* _What is expected_: Copy the data that follows, character for character, minus the pictures.

* _Dataset excerpt_:
+++
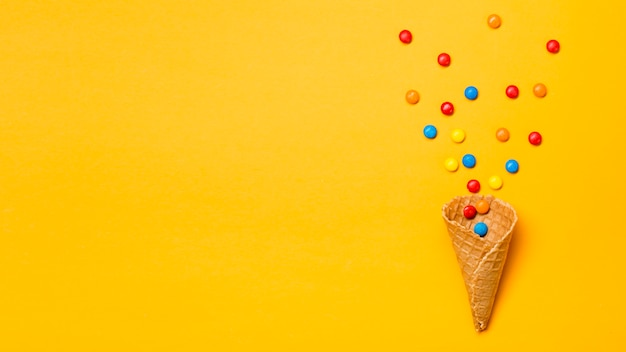 Colorful gems spilled from waffle cone on yellow backdrop Free Photo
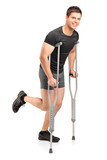 Injured young male athlete walking with crutches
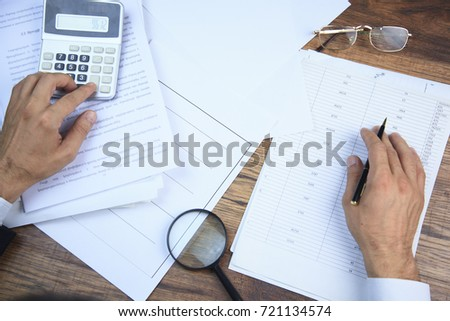 man hand calculator and documant with magnifier on table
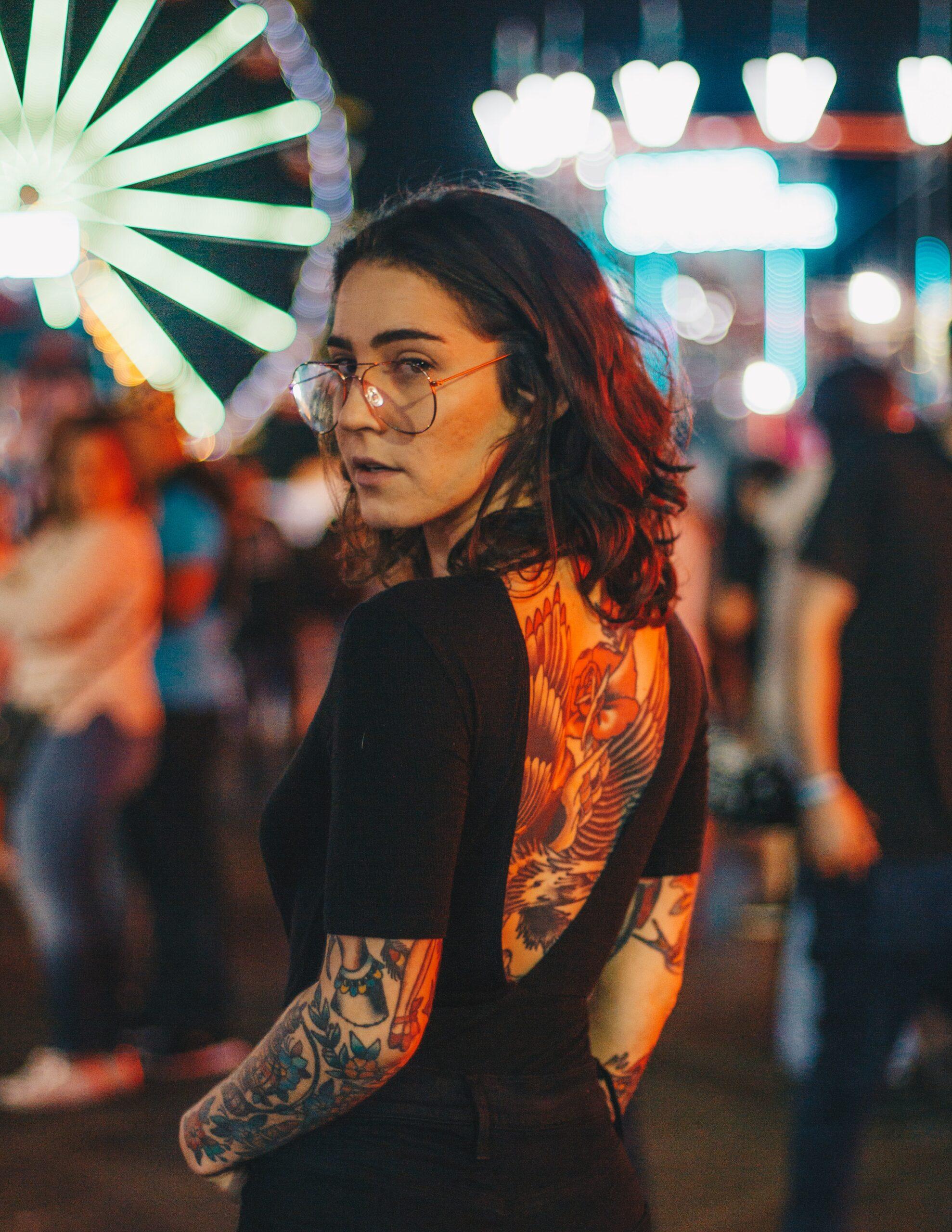 portrait photography of woman standing near Ferris Wheel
+++
* _Solution_:
 Colorful gems spilled from waffle cone on yellow backdrop Free Photo
 Injured young male athlete walking with crutches
 man hand calculator and documant with magnifier on table
 portrait photography of woman standing near Ferris Wheel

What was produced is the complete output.